**REQUIRED WORK**.
Can you reproduce all of the material below verbatim, leaving out the pictures?

**RAW DATA**.
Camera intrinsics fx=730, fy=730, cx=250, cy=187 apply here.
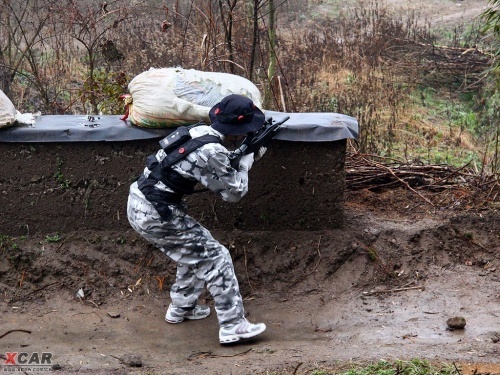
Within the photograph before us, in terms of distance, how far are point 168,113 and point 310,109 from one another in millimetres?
4822

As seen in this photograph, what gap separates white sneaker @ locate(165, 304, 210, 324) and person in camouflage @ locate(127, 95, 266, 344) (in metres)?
0.36

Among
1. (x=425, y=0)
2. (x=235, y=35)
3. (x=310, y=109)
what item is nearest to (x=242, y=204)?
(x=310, y=109)

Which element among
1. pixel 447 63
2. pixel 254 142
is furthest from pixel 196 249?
pixel 447 63

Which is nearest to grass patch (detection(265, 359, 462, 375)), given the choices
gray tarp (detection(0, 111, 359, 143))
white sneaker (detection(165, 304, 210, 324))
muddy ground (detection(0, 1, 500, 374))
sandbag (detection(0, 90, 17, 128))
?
muddy ground (detection(0, 1, 500, 374))

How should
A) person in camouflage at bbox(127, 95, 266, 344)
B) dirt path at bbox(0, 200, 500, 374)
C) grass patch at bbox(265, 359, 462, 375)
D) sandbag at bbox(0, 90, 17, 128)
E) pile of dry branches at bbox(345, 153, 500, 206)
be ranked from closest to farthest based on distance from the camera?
1. grass patch at bbox(265, 359, 462, 375)
2. person in camouflage at bbox(127, 95, 266, 344)
3. dirt path at bbox(0, 200, 500, 374)
4. sandbag at bbox(0, 90, 17, 128)
5. pile of dry branches at bbox(345, 153, 500, 206)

**CORRECT RESPONSE**.
Camera intrinsics fx=730, fy=730, cx=250, cy=187 apply here.
Within the photograph before us, in terms of distance, how far are point 168,113 and point 310,109 from one another in millimetres?
4822

As seen in this photograph, what gap separates white sneaker @ locate(165, 304, 210, 324) and person in camouflage @ locate(127, 95, 266, 344) (in metres)?
0.36

Among
1. (x=425, y=0)
2. (x=235, y=35)
3. (x=310, y=109)
what item is nearest to (x=242, y=204)?
(x=310, y=109)

Which element among
1. pixel 447 63
2. pixel 254 142
is furthest from pixel 196 249?
pixel 447 63

Which is nearest to grass patch (detection(265, 359, 462, 375)), given the choices
gray tarp (detection(0, 111, 359, 143))
white sneaker (detection(165, 304, 210, 324))
muddy ground (detection(0, 1, 500, 374))
sandbag (detection(0, 90, 17, 128))
?
muddy ground (detection(0, 1, 500, 374))

How should
A) person in camouflage at bbox(127, 95, 266, 344)
B) dirt path at bbox(0, 200, 500, 374)
C) grass patch at bbox(265, 359, 462, 375)
D) sandbag at bbox(0, 90, 17, 128)
E) pile of dry branches at bbox(345, 153, 500, 206)
be ranked from closest to farthest based on distance from the camera?
1. grass patch at bbox(265, 359, 462, 375)
2. person in camouflage at bbox(127, 95, 266, 344)
3. dirt path at bbox(0, 200, 500, 374)
4. sandbag at bbox(0, 90, 17, 128)
5. pile of dry branches at bbox(345, 153, 500, 206)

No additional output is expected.